文摘Hepatocellular carcinoma(HCC) is the fifth most common cancer, and hepatitis C virus(HCV) infection plays a major role in HCC development. The molecular mechanisms by which HCV infection leads to HCC are varied. HCV core protein is an important risk factor in HCV-associated liver pathogenesis and can modulate several signaling pathways involved in cell cycle regulation, cell growth promotion, cell proliferation, apoptosis, oxidative stress and lipid metabolism.

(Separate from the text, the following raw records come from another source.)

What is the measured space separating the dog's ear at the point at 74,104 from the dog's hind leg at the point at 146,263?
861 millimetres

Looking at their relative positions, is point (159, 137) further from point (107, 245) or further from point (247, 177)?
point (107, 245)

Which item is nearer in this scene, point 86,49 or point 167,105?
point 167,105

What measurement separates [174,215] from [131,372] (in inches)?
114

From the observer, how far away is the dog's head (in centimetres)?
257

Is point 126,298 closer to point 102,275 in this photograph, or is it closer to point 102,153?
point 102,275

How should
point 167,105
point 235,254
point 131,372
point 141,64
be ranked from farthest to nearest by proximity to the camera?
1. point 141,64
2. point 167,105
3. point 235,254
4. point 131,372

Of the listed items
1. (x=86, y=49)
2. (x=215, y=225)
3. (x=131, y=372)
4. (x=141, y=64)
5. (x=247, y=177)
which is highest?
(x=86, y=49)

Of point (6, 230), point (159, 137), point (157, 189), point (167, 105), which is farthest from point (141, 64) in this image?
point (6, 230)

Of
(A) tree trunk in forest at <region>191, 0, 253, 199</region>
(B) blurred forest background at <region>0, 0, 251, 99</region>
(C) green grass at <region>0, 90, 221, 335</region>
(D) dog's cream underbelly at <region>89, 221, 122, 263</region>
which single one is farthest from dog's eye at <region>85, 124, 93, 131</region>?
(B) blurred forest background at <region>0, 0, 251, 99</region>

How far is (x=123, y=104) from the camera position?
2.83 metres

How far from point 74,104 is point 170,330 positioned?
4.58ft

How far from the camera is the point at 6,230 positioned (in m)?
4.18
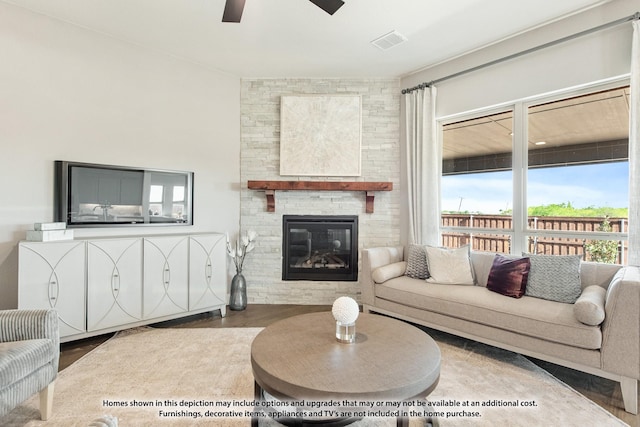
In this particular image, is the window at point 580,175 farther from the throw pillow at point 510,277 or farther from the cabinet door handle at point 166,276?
the cabinet door handle at point 166,276

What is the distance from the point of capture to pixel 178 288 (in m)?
3.14

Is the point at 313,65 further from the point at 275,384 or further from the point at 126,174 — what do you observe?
the point at 275,384

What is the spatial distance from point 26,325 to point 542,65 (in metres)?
4.38

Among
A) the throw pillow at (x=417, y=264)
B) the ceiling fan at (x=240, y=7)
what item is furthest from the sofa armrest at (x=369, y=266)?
the ceiling fan at (x=240, y=7)

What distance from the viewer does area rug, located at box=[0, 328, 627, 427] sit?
1709mm

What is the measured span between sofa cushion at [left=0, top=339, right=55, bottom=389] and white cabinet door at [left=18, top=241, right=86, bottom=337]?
0.92 m

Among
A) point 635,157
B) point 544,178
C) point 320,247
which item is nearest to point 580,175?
point 544,178

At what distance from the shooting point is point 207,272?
335 cm

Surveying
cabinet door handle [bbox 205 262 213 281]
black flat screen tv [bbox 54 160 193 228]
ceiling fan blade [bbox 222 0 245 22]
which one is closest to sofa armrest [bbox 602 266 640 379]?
ceiling fan blade [bbox 222 0 245 22]

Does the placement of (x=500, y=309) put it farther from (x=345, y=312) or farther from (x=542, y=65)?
(x=542, y=65)

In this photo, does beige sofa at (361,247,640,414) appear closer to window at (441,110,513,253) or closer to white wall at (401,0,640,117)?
window at (441,110,513,253)

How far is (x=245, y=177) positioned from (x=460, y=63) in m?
2.88

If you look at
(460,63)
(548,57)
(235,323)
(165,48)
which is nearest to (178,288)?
(235,323)

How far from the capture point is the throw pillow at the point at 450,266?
2.97 metres
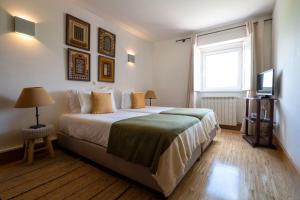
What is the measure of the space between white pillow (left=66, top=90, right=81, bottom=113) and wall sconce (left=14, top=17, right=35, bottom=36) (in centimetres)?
99

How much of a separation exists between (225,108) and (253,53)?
4.29ft

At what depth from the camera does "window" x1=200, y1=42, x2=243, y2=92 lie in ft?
11.9

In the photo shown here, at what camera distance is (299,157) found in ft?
5.13

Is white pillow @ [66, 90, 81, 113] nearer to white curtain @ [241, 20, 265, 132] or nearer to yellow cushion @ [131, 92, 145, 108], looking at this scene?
yellow cushion @ [131, 92, 145, 108]

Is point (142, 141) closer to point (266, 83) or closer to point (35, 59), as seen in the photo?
point (35, 59)

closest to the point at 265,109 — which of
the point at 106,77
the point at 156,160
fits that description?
the point at 156,160

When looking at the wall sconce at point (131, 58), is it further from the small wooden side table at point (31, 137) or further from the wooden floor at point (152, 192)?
the wooden floor at point (152, 192)

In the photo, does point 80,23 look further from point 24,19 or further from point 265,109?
point 265,109

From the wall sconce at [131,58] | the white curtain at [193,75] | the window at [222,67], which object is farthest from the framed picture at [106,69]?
the window at [222,67]

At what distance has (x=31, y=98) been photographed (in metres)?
1.88

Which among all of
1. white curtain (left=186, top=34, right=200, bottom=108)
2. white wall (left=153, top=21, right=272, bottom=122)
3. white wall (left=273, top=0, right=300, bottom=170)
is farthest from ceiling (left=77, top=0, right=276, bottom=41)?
white wall (left=273, top=0, right=300, bottom=170)

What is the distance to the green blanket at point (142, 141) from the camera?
1290 mm

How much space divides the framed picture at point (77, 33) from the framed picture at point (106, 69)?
38cm

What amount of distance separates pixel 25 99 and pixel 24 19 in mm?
1134
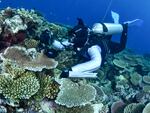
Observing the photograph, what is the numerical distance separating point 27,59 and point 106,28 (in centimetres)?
317

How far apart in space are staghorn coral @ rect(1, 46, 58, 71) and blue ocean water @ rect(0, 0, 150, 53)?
6617cm

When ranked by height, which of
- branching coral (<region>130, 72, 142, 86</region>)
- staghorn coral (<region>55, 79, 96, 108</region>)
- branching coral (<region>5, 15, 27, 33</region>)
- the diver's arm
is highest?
branching coral (<region>5, 15, 27, 33</region>)

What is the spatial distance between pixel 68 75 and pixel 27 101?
1.27 metres

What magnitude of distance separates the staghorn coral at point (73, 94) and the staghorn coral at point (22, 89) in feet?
2.01

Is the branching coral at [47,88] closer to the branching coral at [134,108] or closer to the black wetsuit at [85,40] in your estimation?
the black wetsuit at [85,40]

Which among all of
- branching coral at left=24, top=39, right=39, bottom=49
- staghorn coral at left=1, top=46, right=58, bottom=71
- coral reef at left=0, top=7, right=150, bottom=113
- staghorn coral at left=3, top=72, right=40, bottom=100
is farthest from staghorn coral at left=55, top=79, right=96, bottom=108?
branching coral at left=24, top=39, right=39, bottom=49

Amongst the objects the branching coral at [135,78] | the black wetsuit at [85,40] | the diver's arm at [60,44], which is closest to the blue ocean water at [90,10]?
the branching coral at [135,78]

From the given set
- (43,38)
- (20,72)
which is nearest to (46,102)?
(20,72)

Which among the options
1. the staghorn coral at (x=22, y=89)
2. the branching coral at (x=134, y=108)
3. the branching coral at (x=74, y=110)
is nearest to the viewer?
the staghorn coral at (x=22, y=89)

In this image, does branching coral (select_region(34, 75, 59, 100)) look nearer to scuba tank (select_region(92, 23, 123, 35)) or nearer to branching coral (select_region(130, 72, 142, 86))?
scuba tank (select_region(92, 23, 123, 35))

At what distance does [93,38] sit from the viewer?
850 centimetres

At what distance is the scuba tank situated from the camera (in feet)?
28.3

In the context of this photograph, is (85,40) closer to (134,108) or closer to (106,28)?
(106,28)

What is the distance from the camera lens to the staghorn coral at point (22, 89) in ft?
19.1
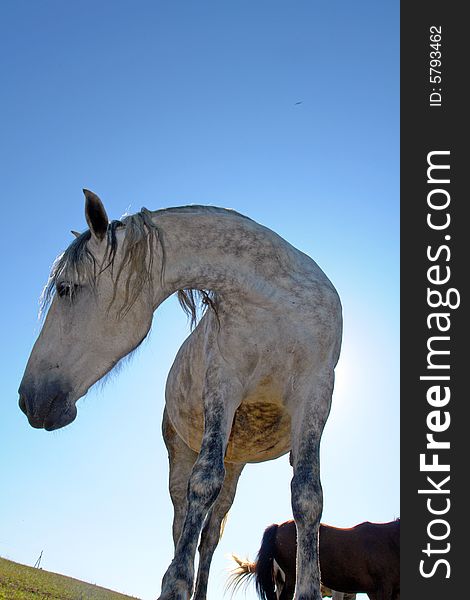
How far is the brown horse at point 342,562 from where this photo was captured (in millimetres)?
8906

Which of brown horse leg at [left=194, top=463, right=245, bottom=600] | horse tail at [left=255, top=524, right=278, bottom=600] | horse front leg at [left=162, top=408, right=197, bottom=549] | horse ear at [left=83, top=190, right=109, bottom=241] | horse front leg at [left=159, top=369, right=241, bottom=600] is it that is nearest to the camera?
horse front leg at [left=159, top=369, right=241, bottom=600]

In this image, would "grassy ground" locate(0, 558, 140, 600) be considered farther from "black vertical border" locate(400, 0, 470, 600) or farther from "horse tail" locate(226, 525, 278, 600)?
"black vertical border" locate(400, 0, 470, 600)

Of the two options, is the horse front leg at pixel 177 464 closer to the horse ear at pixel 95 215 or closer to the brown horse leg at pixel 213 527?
the brown horse leg at pixel 213 527

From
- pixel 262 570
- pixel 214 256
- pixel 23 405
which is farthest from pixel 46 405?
pixel 262 570

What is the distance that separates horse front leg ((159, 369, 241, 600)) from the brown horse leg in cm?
156

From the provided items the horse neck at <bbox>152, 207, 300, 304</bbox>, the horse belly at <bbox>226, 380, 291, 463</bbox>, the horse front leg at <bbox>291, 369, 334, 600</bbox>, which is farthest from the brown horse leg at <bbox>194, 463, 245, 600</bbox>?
the horse neck at <bbox>152, 207, 300, 304</bbox>

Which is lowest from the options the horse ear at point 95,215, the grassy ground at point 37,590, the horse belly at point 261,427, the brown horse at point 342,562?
the grassy ground at point 37,590

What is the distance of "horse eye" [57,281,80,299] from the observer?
3955 mm

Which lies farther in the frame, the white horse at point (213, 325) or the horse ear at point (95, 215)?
the horse ear at point (95, 215)

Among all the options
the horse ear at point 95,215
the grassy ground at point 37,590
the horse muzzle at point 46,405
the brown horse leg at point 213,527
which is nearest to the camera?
the horse muzzle at point 46,405

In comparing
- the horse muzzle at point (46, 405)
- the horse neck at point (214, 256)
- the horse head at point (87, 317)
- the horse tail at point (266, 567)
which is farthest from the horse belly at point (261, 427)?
the horse tail at point (266, 567)

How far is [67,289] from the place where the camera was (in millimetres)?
3975

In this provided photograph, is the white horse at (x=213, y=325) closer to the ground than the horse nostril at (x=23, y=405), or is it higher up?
higher up

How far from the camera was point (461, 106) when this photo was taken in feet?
13.5
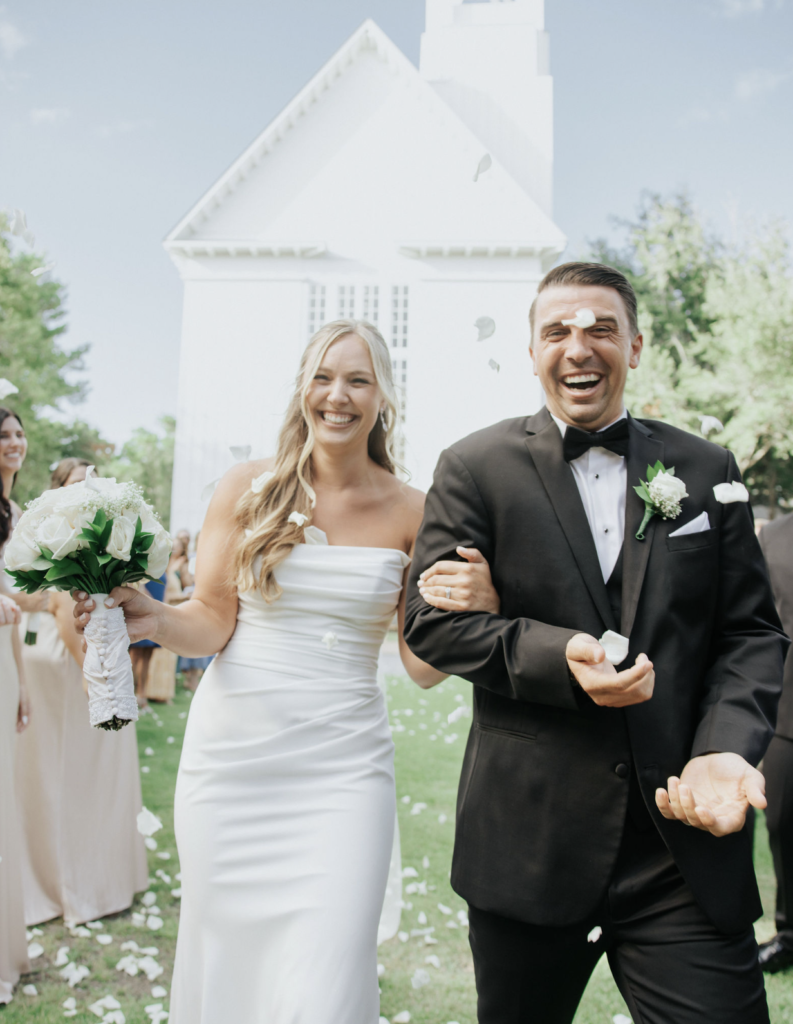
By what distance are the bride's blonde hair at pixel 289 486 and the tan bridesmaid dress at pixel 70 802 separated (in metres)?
2.74

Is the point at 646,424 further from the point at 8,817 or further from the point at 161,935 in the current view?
the point at 161,935

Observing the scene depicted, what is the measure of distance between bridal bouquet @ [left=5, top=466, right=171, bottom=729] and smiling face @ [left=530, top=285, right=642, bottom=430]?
1.29 m

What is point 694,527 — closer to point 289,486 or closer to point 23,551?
point 289,486

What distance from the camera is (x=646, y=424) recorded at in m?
2.59

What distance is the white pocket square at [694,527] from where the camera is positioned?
86.7 inches

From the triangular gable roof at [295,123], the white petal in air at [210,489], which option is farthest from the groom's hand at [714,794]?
the triangular gable roof at [295,123]

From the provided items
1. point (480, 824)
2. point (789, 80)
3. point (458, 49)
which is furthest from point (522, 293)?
point (789, 80)

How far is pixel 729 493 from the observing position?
227 cm

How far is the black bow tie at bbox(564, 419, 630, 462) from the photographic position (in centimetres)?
234

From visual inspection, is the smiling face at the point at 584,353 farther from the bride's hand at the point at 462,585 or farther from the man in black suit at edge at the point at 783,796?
the man in black suit at edge at the point at 783,796

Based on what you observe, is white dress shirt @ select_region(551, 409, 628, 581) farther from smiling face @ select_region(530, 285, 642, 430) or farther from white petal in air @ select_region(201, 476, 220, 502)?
white petal in air @ select_region(201, 476, 220, 502)

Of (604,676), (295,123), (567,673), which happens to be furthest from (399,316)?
(604,676)

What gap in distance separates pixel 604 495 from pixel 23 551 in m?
1.70

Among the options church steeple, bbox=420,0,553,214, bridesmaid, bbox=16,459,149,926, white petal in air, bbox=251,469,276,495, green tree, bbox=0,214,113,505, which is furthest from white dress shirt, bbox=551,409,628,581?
green tree, bbox=0,214,113,505
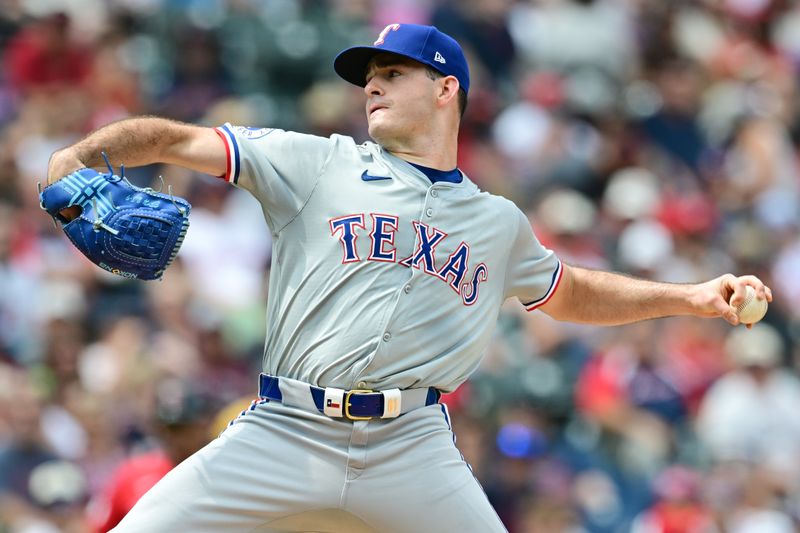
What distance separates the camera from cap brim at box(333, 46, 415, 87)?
4.35 meters

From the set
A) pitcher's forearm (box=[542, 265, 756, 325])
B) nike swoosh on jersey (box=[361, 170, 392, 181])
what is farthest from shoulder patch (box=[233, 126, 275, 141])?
pitcher's forearm (box=[542, 265, 756, 325])

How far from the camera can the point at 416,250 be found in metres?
4.10

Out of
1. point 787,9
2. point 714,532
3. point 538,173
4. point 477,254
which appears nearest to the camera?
point 477,254

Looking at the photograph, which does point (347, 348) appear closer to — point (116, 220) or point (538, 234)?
point (116, 220)

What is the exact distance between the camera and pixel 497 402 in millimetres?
7957

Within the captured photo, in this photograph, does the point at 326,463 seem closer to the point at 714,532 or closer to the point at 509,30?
the point at 714,532

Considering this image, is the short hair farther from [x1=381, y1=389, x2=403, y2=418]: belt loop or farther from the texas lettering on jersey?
[x1=381, y1=389, x2=403, y2=418]: belt loop

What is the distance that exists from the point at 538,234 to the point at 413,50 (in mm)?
5292

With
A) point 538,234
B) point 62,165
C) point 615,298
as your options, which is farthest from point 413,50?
point 538,234

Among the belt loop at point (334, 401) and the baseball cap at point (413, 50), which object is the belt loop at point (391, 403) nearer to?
the belt loop at point (334, 401)

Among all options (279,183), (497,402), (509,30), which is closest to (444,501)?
(279,183)

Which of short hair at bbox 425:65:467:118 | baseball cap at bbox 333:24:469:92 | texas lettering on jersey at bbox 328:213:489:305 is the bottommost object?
texas lettering on jersey at bbox 328:213:489:305

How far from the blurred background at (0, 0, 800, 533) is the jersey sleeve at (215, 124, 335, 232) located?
1.39m

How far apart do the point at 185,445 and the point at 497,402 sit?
10.3ft
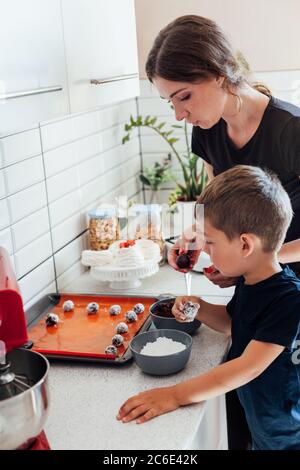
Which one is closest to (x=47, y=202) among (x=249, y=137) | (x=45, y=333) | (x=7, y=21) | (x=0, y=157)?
(x=0, y=157)

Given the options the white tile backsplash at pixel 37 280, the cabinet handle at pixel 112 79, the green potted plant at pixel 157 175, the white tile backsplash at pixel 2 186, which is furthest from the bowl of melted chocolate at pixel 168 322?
the green potted plant at pixel 157 175

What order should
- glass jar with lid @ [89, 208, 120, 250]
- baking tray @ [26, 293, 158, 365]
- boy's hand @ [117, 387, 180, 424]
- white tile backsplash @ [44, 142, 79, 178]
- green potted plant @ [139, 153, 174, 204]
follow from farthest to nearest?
green potted plant @ [139, 153, 174, 204] → glass jar with lid @ [89, 208, 120, 250] → white tile backsplash @ [44, 142, 79, 178] → baking tray @ [26, 293, 158, 365] → boy's hand @ [117, 387, 180, 424]

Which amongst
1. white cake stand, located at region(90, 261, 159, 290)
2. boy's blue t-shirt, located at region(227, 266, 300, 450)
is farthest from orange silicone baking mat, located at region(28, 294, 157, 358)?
boy's blue t-shirt, located at region(227, 266, 300, 450)

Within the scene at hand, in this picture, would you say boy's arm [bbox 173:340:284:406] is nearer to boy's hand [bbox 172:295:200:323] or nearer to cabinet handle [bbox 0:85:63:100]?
boy's hand [bbox 172:295:200:323]

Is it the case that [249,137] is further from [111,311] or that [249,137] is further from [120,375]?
[120,375]

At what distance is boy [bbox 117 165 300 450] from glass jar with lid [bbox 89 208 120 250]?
76 centimetres

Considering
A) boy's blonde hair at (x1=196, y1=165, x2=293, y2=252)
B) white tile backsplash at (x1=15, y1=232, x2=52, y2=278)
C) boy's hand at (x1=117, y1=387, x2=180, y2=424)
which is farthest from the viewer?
white tile backsplash at (x1=15, y1=232, x2=52, y2=278)

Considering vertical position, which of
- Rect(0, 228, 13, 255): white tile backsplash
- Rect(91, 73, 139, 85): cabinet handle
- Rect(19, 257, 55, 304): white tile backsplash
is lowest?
Rect(19, 257, 55, 304): white tile backsplash

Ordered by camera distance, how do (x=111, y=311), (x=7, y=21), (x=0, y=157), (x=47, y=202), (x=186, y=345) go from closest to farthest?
(x=7, y=21)
(x=186, y=345)
(x=0, y=157)
(x=111, y=311)
(x=47, y=202)

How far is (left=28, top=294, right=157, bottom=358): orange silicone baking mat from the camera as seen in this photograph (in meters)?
1.52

The dysregulation of signaling pathways such as transforming growth factor β(TGF-β), vascular endothelial growth factor(VEGF), Wnt/β-catenin(WNT), cyclooxygenase-2(COX-2) and peroxisome proliferator-activated receptor α(PPARα) by HCV core protein is implicated in the development of HCC. Therefore, it has been suggested that this protein be considered a favorable target for further studies in the development of HCC. In addition, considering the axial role of these signaling pathways in HCC, they are considered druggable targets for cancer therapy. Therefore, using strategies to limit the dysregulation effects of core protein on these signaling pathways seems necessary to prevent HCV-related HCC.